It’s hard to imagine events from over 2000 years ago continuing to inspire emotional connection. That is among the challenges of the upcoming observance of Tisha B’Av or the Ninth of Av in the Jewish calendar remembering the destruction of the First and Second Temples in Jerusalem.
In our generation, with so few of our young people even knowledgeable about events that occurred before their birth, it’s astounding that many Jews reflect on these tragedies and weave the observance of Tisha B’Av by abstinence and fasting into the fabric of their lives.
On Tisha B’Av, we close one spiritual door as a people before opening another. An important message is that by engaging and reflecting on the past challenges of our lives, we create space in the present to appreciate the goodness of life around us. Therefore, I believe that the annual observance of Tisha B’Av, with its deep connection to past tragedies, enables us to close a painful door as we move ahead and open a new door to live our lives as Jews into the future.
This imagery may be used to describe ELEM’s work on the streets in Israel. ELEM encourages thousands of young people living on the streets and provides an environment where they want to change their lives and make the leap from a life filled with pathology and often addiction to a healthy and productive lifestyle. However, the truth remains that these youth must get the psychological help they need to reflect on their past, closing one door, and the help they need to open another door and reach the full potential of their lives.

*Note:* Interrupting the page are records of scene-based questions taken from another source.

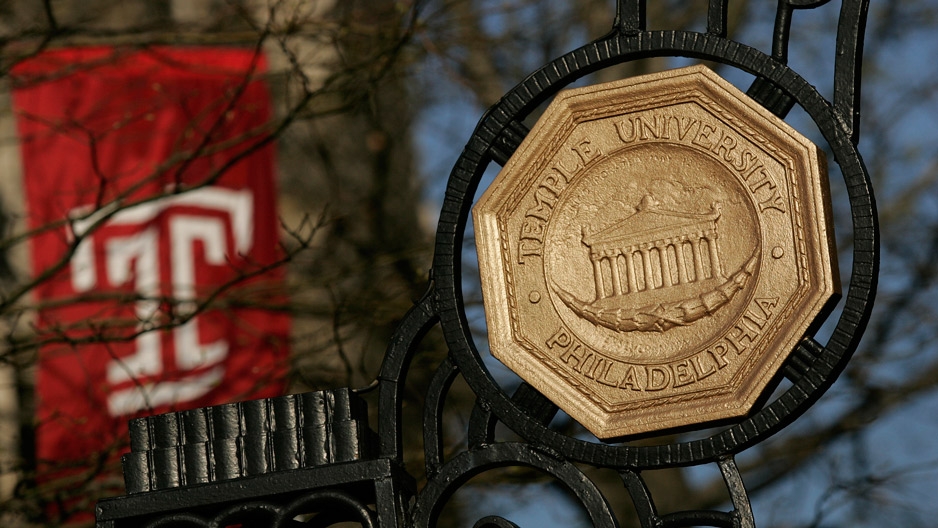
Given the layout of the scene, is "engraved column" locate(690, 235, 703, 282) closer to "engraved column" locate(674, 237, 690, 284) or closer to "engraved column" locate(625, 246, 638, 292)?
"engraved column" locate(674, 237, 690, 284)

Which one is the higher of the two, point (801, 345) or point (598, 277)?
point (598, 277)

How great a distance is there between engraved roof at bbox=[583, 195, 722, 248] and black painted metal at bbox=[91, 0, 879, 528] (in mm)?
297

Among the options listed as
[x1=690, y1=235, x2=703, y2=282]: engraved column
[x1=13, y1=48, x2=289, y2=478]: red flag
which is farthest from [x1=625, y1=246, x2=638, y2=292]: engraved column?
[x1=13, y1=48, x2=289, y2=478]: red flag

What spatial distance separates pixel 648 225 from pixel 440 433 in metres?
0.67

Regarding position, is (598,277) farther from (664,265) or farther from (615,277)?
(664,265)

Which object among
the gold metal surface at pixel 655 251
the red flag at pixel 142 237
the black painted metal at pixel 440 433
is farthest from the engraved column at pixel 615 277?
the red flag at pixel 142 237

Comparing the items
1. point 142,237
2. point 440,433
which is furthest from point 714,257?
point 142,237

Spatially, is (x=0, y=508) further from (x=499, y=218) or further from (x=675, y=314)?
(x=675, y=314)

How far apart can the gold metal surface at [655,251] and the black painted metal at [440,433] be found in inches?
2.4

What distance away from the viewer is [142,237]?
6273 millimetres

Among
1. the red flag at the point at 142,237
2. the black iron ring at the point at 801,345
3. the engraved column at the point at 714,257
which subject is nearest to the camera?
the black iron ring at the point at 801,345

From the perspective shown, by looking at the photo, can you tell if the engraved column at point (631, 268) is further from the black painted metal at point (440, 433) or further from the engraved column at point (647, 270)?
the black painted metal at point (440, 433)

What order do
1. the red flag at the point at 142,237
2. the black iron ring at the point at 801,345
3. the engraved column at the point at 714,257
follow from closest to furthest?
1. the black iron ring at the point at 801,345
2. the engraved column at the point at 714,257
3. the red flag at the point at 142,237

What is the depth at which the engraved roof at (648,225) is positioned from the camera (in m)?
2.82
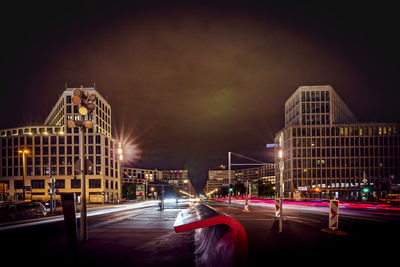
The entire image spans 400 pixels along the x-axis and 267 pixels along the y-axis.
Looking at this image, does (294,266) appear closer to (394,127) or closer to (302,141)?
(302,141)

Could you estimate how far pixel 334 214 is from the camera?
13672 millimetres

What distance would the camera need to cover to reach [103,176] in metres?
89.2

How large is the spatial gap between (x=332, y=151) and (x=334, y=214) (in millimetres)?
105324

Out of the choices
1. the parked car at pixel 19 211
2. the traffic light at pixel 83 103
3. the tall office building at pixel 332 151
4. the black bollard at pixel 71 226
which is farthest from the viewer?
the tall office building at pixel 332 151

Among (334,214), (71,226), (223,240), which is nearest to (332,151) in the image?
(334,214)

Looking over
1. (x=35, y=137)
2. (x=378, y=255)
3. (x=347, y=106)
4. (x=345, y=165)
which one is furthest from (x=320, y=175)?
(x=378, y=255)

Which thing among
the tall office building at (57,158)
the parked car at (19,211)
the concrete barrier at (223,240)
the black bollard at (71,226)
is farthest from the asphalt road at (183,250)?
the tall office building at (57,158)

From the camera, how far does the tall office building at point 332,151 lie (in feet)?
348

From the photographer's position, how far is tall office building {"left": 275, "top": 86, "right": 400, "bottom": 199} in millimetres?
105938

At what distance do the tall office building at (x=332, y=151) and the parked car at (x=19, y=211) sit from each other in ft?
311

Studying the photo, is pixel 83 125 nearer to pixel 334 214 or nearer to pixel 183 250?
pixel 183 250

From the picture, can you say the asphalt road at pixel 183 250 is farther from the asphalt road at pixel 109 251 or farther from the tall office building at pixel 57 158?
the tall office building at pixel 57 158

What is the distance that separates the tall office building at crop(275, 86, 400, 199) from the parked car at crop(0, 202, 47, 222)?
9489 cm

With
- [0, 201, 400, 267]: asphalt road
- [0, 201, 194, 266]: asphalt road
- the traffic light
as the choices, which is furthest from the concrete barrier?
the traffic light
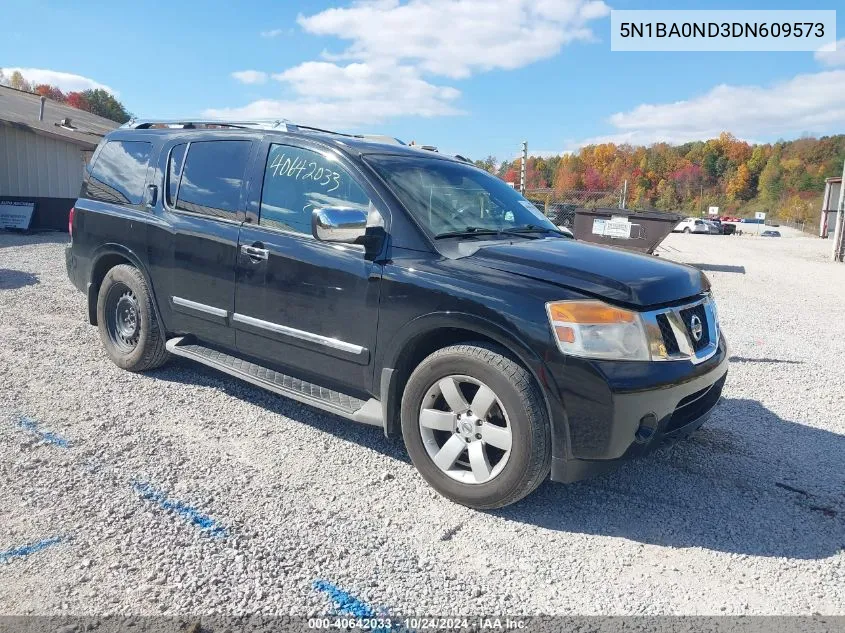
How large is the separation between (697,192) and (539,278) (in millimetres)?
103200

Each day, teams of professionals and volunteers actively seek troubled youth in 43 Israeli cities. The social workers, program staff and volunteers on our ELEM team are trained to be profoundly aware of the deep emotional baggage that each youth carries. Giving these young people the safe space to explore their painful past and close one door while helping them open a new door to life is a key to ELEM’s success . This is hard work and the reward of each life saved is immeasurable.